A sequence \(\{a_n\}\) is called a Cauchy sequence if for every \(\varepsilon > 0\) there exists \(N \in \mathbb{N}\) such that \(m, n > N \implies |a_m – a_n| < \varepsilon\).

  1. Prove that every convergent sequence is a Cauchy sequence.

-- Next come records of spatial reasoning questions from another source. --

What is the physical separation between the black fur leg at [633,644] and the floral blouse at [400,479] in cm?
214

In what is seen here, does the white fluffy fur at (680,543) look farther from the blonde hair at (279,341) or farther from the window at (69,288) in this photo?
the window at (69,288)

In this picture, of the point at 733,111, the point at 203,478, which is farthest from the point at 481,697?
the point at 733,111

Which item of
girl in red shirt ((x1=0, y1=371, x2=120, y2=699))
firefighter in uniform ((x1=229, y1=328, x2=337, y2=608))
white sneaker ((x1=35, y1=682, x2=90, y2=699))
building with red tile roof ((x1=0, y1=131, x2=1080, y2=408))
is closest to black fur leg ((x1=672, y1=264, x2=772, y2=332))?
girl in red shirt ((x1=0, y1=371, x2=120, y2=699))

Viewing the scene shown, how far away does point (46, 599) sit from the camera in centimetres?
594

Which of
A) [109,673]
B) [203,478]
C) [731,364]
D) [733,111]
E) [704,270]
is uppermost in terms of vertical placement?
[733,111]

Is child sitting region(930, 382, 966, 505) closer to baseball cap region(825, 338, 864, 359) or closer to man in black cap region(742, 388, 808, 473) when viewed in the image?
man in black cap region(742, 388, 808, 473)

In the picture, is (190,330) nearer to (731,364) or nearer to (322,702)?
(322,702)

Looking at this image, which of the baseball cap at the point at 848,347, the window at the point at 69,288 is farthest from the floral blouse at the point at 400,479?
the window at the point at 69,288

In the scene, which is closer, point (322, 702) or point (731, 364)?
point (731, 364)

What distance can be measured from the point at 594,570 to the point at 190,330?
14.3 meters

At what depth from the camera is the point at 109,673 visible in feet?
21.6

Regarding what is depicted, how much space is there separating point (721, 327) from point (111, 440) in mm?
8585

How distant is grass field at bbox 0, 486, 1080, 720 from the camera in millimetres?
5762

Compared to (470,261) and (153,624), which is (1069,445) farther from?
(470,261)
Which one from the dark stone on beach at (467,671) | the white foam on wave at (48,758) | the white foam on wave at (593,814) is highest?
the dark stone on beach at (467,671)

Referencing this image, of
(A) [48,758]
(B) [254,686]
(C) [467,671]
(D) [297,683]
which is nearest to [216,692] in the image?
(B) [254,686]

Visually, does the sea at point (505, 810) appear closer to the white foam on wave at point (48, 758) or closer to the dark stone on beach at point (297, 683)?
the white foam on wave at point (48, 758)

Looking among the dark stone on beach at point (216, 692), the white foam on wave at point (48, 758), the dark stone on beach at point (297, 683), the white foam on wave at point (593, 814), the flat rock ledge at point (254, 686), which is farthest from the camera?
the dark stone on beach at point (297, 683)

  2. Show directly (using the Cauchy criterion) that the sequence \(a_n = \dfrac{1}{n}\) is a Cauchy sequence.
Hint
For (1), use the triangle inequality: \(|a_m – a_n| \leq |a_m – L| + |a_n – L|\). Choose \(N\) so that both terms are less than \(\tfrac{\varepsilon}{2}\). For (2), estimate \(|a_m – a_n| = \left|\tfrac{1}{m} – \tfrac{1}{n}\right|\) using the triangle inequality.
View Solution
Solution to question 1:
Suppose \(a_n \to L\). Let \(\varepsilon > 0\). Since \(a_n \to L\), there exists \(N\) such that \(n > N \implies |a_n – L| < \tfrac{\varepsilon}{2}\). For \(m, n > N\), by the triangle inequality:
\[
|a_m – a_n| \leq |a_m – L| + |a_n – L| < \frac{\varepsilon}{2} + \frac{\varepsilon}{2} = \varepsilon. \] Therefore \(\{a_n\}\) is a Cauchy sequence.Solution to question 2:
Let \(\varepsilon > 0\). For \(m, n > N\):
\[
\left|\frac{1}{m} – \frac{1}{n}\right| \leq \frac{1}{m} + \frac{1}{n} < \frac{1}{N} + \frac{1}{N} = \frac{2}{N}. \] Choose \(N = \left\lceil \tfrac{2}{\varepsilon} \right\rceil\). Then \(\tfrac{2}{N} \leq \varepsilon\), so \(\left|\tfrac{1}{m} - \tfrac{1}{n}\right| < \varepsilon\) for all \(m, n > N\). Therefore \(\left\{\tfrac{1}{n}\right\}\) is a Cauchy sequence.